Baghdad College of Medical Sciences
- Type: Private
- Established: 2000
- Dean: Haider Al_tukmaji
- Location: Baghdad, Baghdad Governorate, Iraq
- Website: bcms.edu.iq

= Baghdad College of Medical Sciences =

University in Baghdad, Iraq

Baghdad College of Medical Sciences is a private Iraqi university established by the Iraqi Pharmacists Syndicate in accordance to the law and regulations of Ministry of Higher Education and scientific research (MOHE) governing the establishment and administration of private universities and colleges. The college is specified that it is a special scientific establishment with a general benefit, and it has its financial and administrative independence and it enjoys all the rights and specifications that are listed in the law.
The license to establish the college was granted on 14 September 2000.

== Departments ==
The college has two departments:

- The Department of Pharmacy
- the Department of Nursing

== About ==
The college is a non-profit scientific organization directly supervised by the Ministry of Higher Education & Scientific Research (MOHE), dedicated to graduate pharmacy students who are well trained and educated in all pharmaceutical fields. The focus of teaching and training is on clinical and industrial pharmacy as well as community pharmacy. The college maintains a 30 permanent academic staff with PhD and MSc. degrees in various pharmaceutical disciplines. In addition, visiting professors & instructors from public pharmacy and medical colleges contribute to the academic activities in the college. The college inaugurated its first graduate group of 71 graduates in the academic year 2004-2005.

The period of study at the college is 5 years. The college follows the seasonal semester system where the academic year is made up of 2 independent semester courses. This system is accredited by the MOHE for all pharmacy colleges in Iraq.

In 2018 the nursing department was established, and the name of the collage has changed from Baghdad College of Pharmacy to Baghdad College of Medical Sciences.
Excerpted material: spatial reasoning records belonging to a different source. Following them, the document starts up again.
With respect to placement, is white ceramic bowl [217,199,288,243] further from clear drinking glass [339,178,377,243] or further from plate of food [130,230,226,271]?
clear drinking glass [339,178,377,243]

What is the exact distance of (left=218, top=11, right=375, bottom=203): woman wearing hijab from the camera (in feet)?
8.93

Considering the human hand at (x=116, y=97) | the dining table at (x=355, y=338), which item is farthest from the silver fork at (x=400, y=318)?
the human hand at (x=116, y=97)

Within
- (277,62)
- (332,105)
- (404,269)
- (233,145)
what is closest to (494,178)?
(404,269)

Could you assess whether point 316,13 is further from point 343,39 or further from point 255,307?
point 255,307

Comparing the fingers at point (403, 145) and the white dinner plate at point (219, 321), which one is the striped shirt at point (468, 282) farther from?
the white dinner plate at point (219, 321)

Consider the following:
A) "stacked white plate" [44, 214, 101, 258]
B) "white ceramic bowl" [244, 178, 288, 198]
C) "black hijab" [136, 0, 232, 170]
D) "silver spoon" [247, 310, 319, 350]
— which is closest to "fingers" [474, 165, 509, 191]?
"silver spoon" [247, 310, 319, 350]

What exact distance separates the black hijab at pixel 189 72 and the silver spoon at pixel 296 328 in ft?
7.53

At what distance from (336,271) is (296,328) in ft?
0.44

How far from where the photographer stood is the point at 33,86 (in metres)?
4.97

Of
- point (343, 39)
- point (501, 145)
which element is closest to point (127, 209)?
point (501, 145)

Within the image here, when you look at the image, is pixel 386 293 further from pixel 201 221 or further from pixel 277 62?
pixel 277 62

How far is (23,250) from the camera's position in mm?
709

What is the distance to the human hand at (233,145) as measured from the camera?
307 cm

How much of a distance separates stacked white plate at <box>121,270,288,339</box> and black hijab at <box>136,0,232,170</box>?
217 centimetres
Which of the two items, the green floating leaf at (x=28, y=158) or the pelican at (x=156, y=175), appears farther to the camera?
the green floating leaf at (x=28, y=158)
The study duration in the nursing department is four years, and graduates are granted a Bachelor of Science in Nursing.

The college's future plan is to start postgraduate studies. Moreover, the college is concentrating on continuous training and education of post-career pharmacists. Short courses in specialized topics are regularly offered for practicing pharmacists. The college future plan to be a medical university with a teaching hospital and a facility for quality control of the produce of Iraqi pharmaceuticals and testing the coming medicine and their active ingredients by establishing a well equipped quality control labs with all 5 departments and prepared itself for post graduate study. The college plans to start continuous education in pharmacy science to graduate pharmacist in all field of their profession.